--- Page extract Enclosed Below ---

The government announced the closure of several sugar estates; initially the Wales sugar estate was named as the first to be closed one year after it was announced for closure.

The move by the government triggered protests led by pro-People’s Progressive Party (PPP) leaders who joined ranks with GAWU leaders on the West Demerara and later in the city.
Later several other estates in the Berbice belt were closed and these were also cited as being too costly to run. The opposition protested the move once more although the government made it clear that annual multi-billion dollar bailouts to the Guyana Sugar Corporation (GuySuCo) were hurting the economy.

But the move by the David Granger-government was an undertaking which was forecast and made known to the PPP-government way back in 1996 when the gloomy future of the sugar industry was written in black and white.

According to the draft National Development Strategy (NDS) of 1996, steps were urgently needed to be put into action and downsizing of the industry was suggested so that its sales could have been made profitable.

The undertaking, the NDS said, included the elimination of GuySuCo’s “least efficient components and relocate the labour force in more productive lines of work”. This effectively meant the closure of estates which were hampering the industry and the relocation of the labour force.

The PPP government was told that if by the end of the 1997 cane-harvesting cycle the Wales Sugar Estate was not able to reduce its production costs, the estate should be closed after that crop.

--- End of Enclosed Page extract ---
--- Data in this exercise Enclosed Below ---

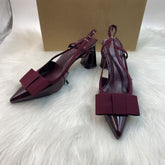 Pointed Toe Bowknot Decoration Block Heel Sandals for Women Quality Comfort Summer Ladies Casual Heel Shoes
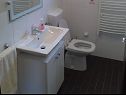 Апартаменты Nikola M - 2 bedrooms: A4(4) Бол - Остров Брач  - Апартамент - A4(4): ванная комната с туалетом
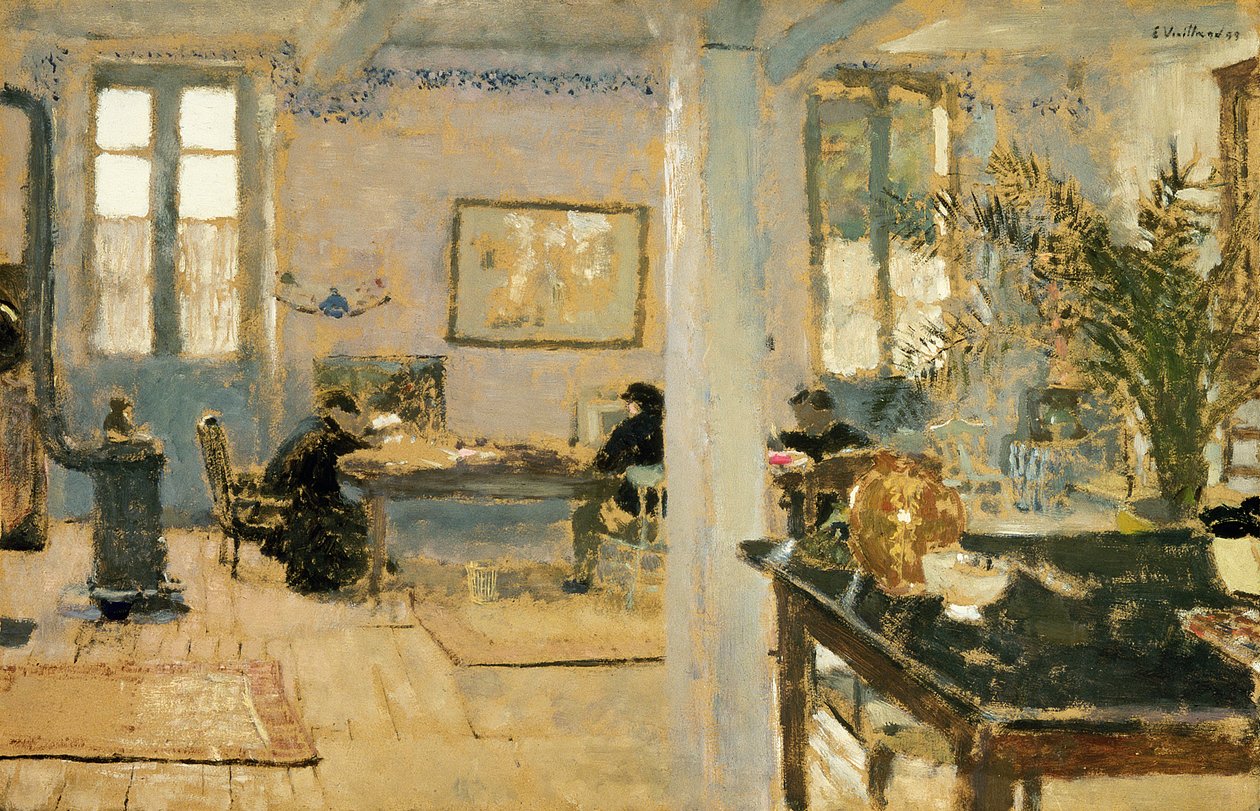 Dans la chambre, années 1890 - Edouard Vuillard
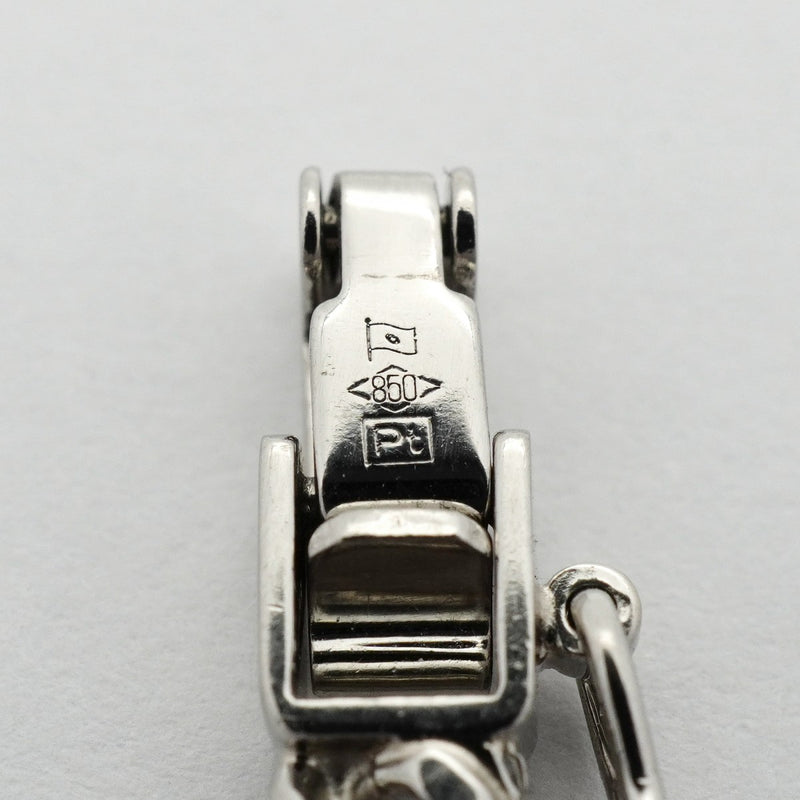 【6khd0079】喜平 ブレスレット Pt850 プラチナ 6面 ダブル 19.3cm 10.6g キヘイ【中古】メンズ レディース ユニセックス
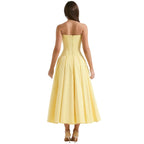 Laarni Off Shoulder Corset Midi Dress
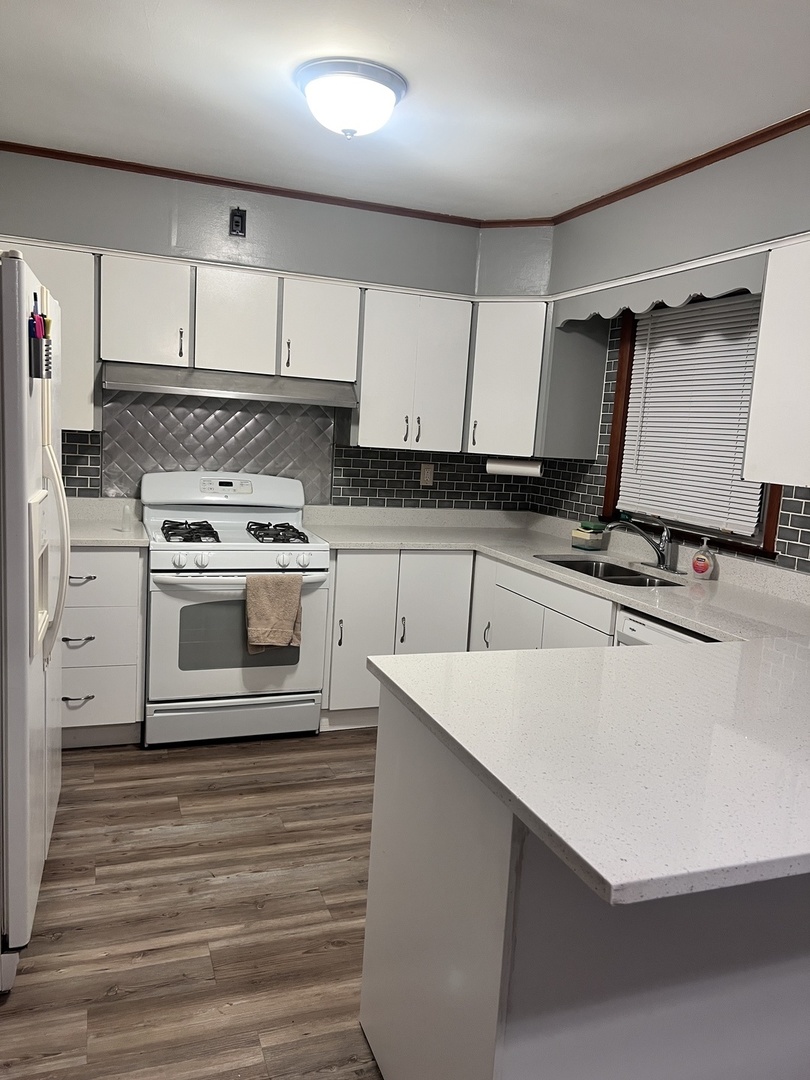1160 West Marion Street Joliet, IL 60436 - Photo 4 of 7 a kitchen with cabinets appliances and a counter space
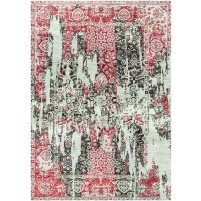 Old Brick / Flint Grey Silken Modern 8x10 Rug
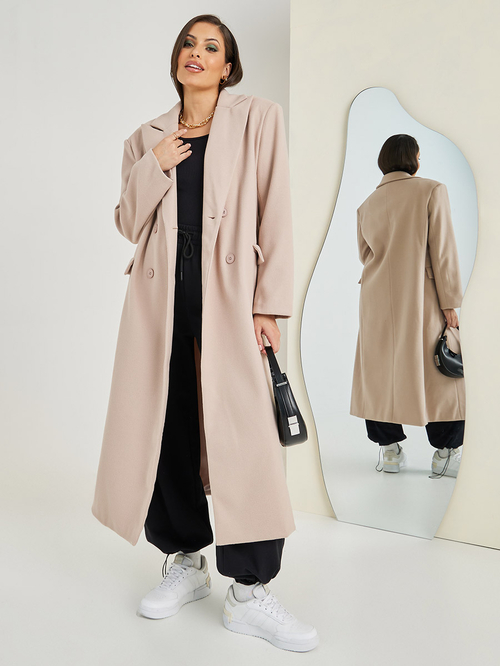 Midi length coat top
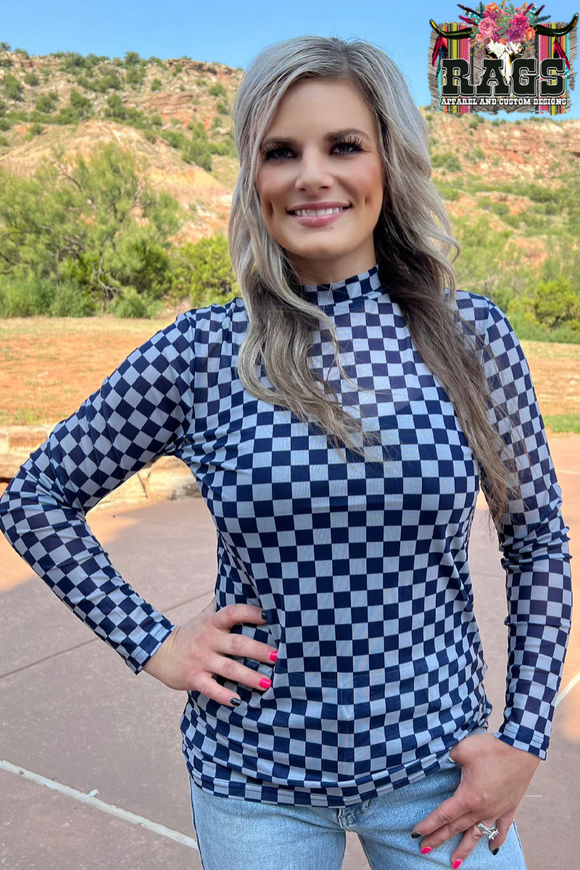 Cowboy Cuties Mesh Top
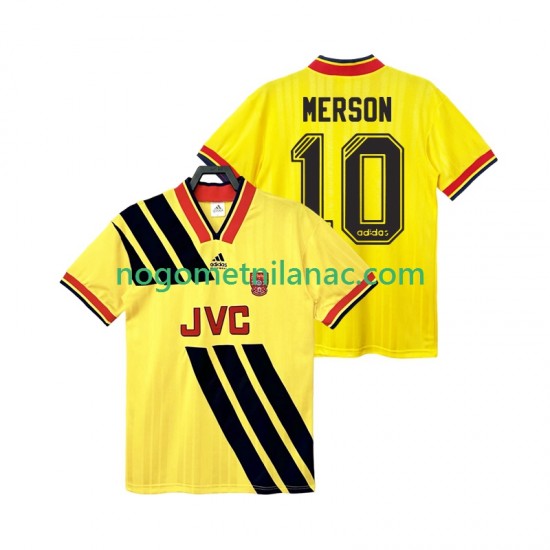 Dres Arsenal MERSON 10 1993 Retro Gostujući 1994 Kratkih Rukava - Muški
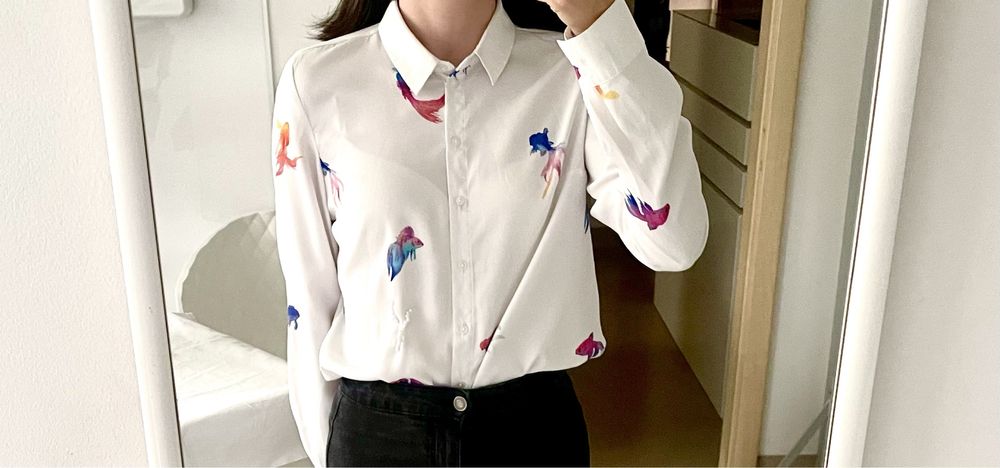 Koszula biała ryby Mohito 32-36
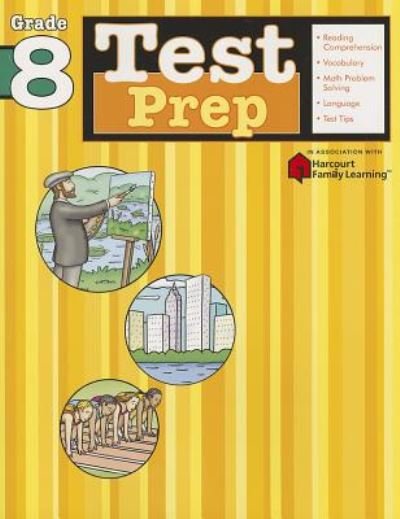 Cover for Flash Kids · Test Prep, Grade 8 (Paperback Book) (2005)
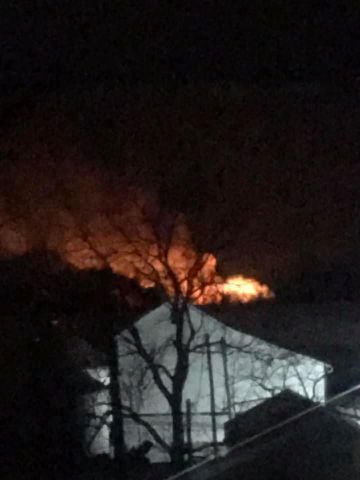 Fire crews are reportedly responding to large fire at the BDL Supply on Sprague Road in South Charleston.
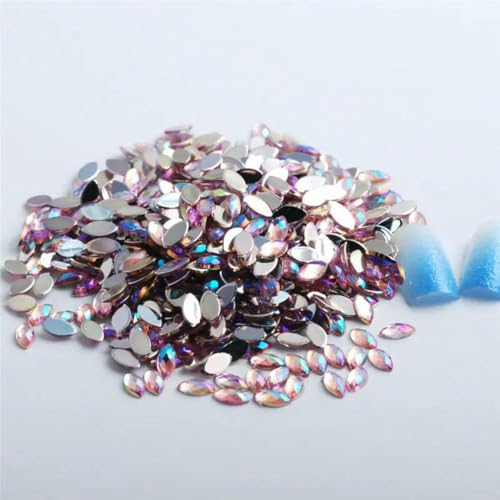 100 Stück/Beutel Acryl-Pferdeauge, flache Rückseite, Strasssteine, Schmuck, DIY-Kleidung, Nageldekoration, Zubehör, Zubehör, 17–7 x 15 mm, 100 Stück 100 Stück/Beutel Acryl-Pferdeauge, flache Rückseite, Strasssteine, Schmuck, DIY-Kleidung, Nageldekoration, Zubehör, Zubehör, 17–7 x 15 mm, 100 Stück von YFSHC
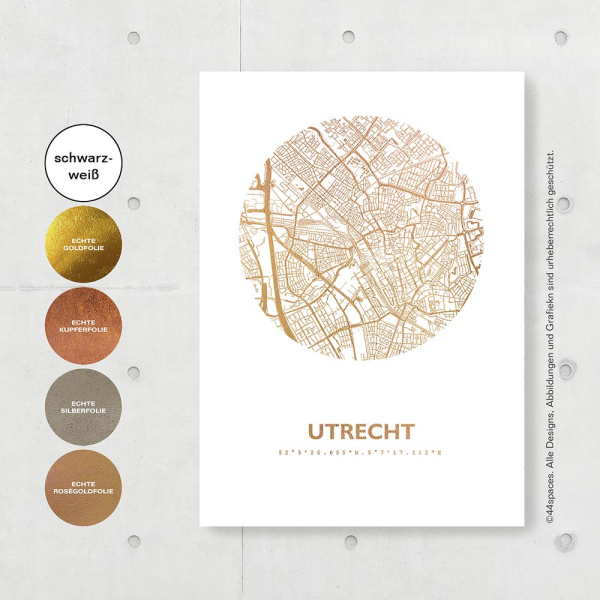 Utrecht Map circle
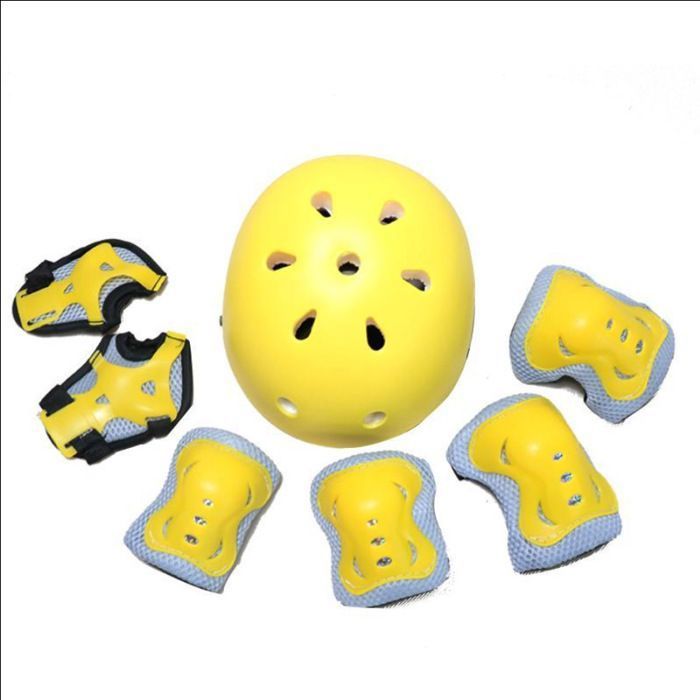 Équipement Protection Enfant - Casque + Genouillères + Coudières - 7 Pièces - Pour Skate, Vélo, Roller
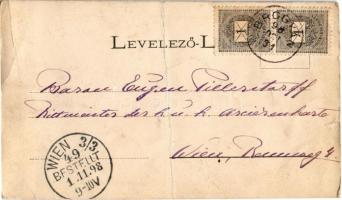 1898 Nyitra, Nitra; látkép, Milleniumi emlékmű a Zobor hegyen / general view, millenium monument on ...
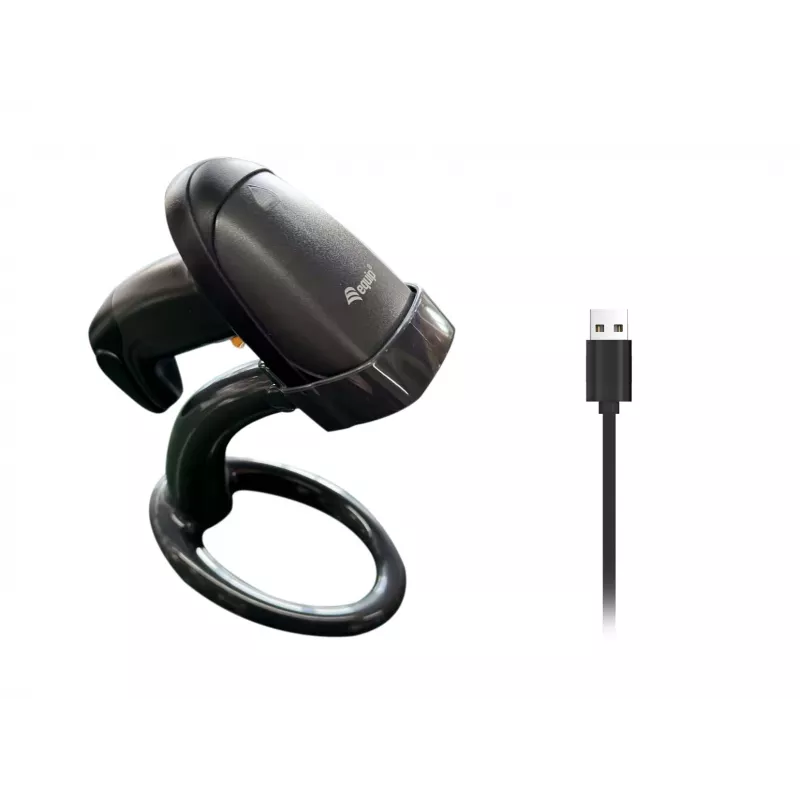Equip Wireless 1D Laser Barcode Scanner, mit Ständer
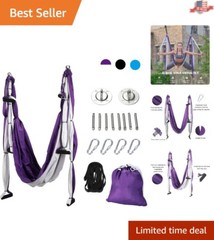Aerial Yoga Swing Sling – Safe and Complete with Extensions & Mounting Kit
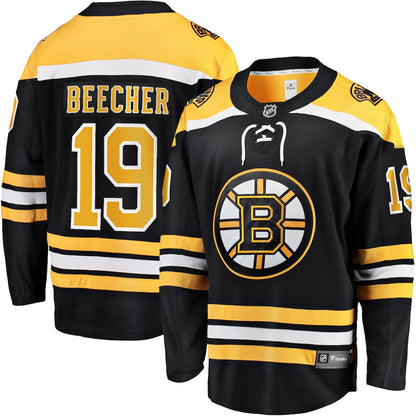 John Beecher Boston Bruins   Home Premier Breakaway  Jersey - Black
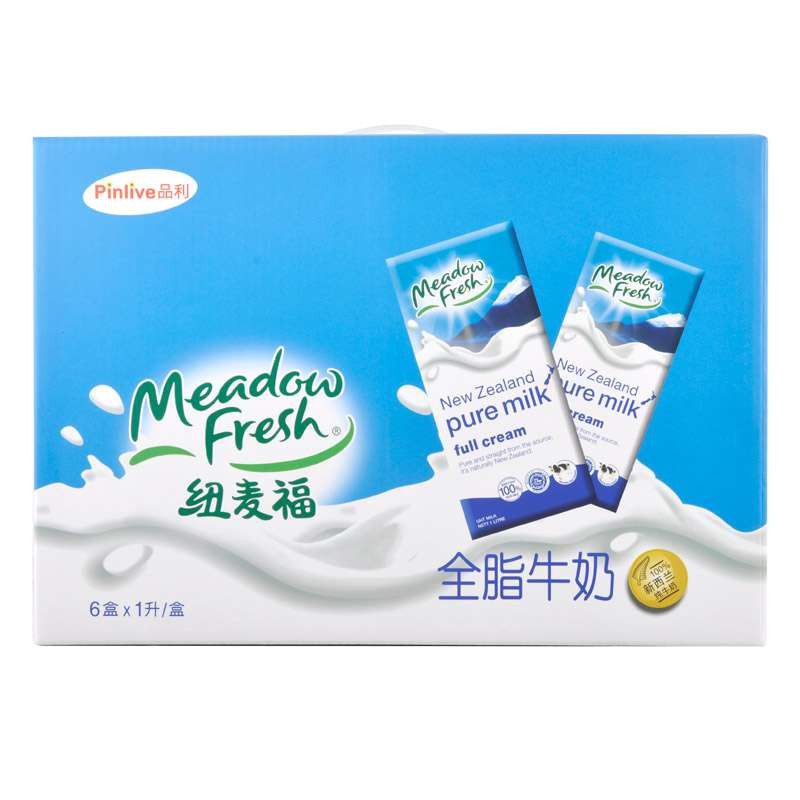 纽麦福全脂纯牛奶(1L×6礼盒)
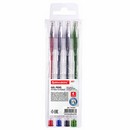 Набор гелевых ручек BRAUBERG "Jet", НАБОР 4 ЦВЕТА, узел 0,5 мм, линия письма 0,35 мм 141023
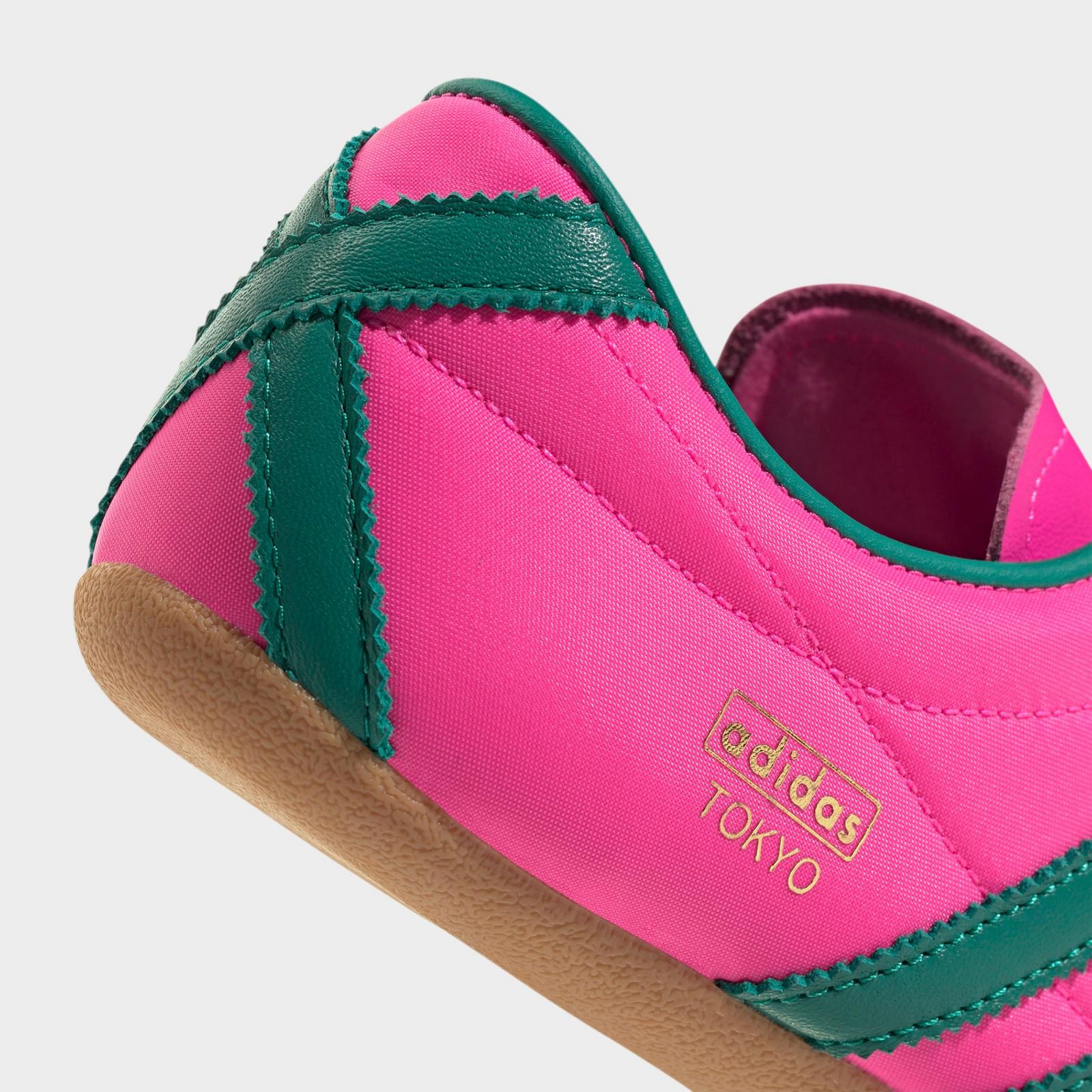 Women's adidas Originals Tokyo Casual Shoes - Lucid Pink/Power Green/Gold Metallic - view 3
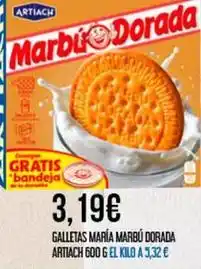 Claudio Artiach - galletas maria marbu dorada oferta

--- End of Enclosed Data in this exercise ---

=== Problems to solve ===
**1)** Answer these questions about the passage on the sugar estates:
(a) Which sugar estate was named first for closure?
(b) In what year was the draft National Development Strategy written?
(c) By the end of which year's cane-harvesting cycle was the Wales Sugar Estate to reduce its production costs?
**2)** Copy the rows from the first one through the one containing "Dres Arsenal MERSON", inclusive. Omit the pictures.

=== Solution set ===
**1)**
(a) The Wales sugar estate.
(b) 1996.
(c) 1997.

**2)**
 Pointed Toe Bowknot Decoration Block Heel Sandals for Women Quality Comfort Summer Ladies Casual Heel Shoes
 Апартаменты Nikola M - 2 bedrooms: A4(4) Бол - Остров Брач  - Апартамент - A4(4): ванная комната с туалетом
 Dans la chambre, années 1890 - Edouard Vuillard
 【6khd0079】喜平 ブレスレット Pt850 プラチナ 6面 ダブル 19.3cm 10.6g キヘイ【中古】メンズ レディース ユニセックス
 Laarni Off Shoulder Corset Midi Dress
1160 West Marion Street Joliet, IL 60436 - Photo 4 of 7 a kitchen with cabinets appliances and a counter space
 Old Brick / Flint Grey Silken Modern 8x10 Rug
 Midi length coat top
 Cowboy Cuties Mesh Top
 Dres Arsenal MERSON 10 1993 Retro Gostujući 1994 Kratkih Rukava - Muški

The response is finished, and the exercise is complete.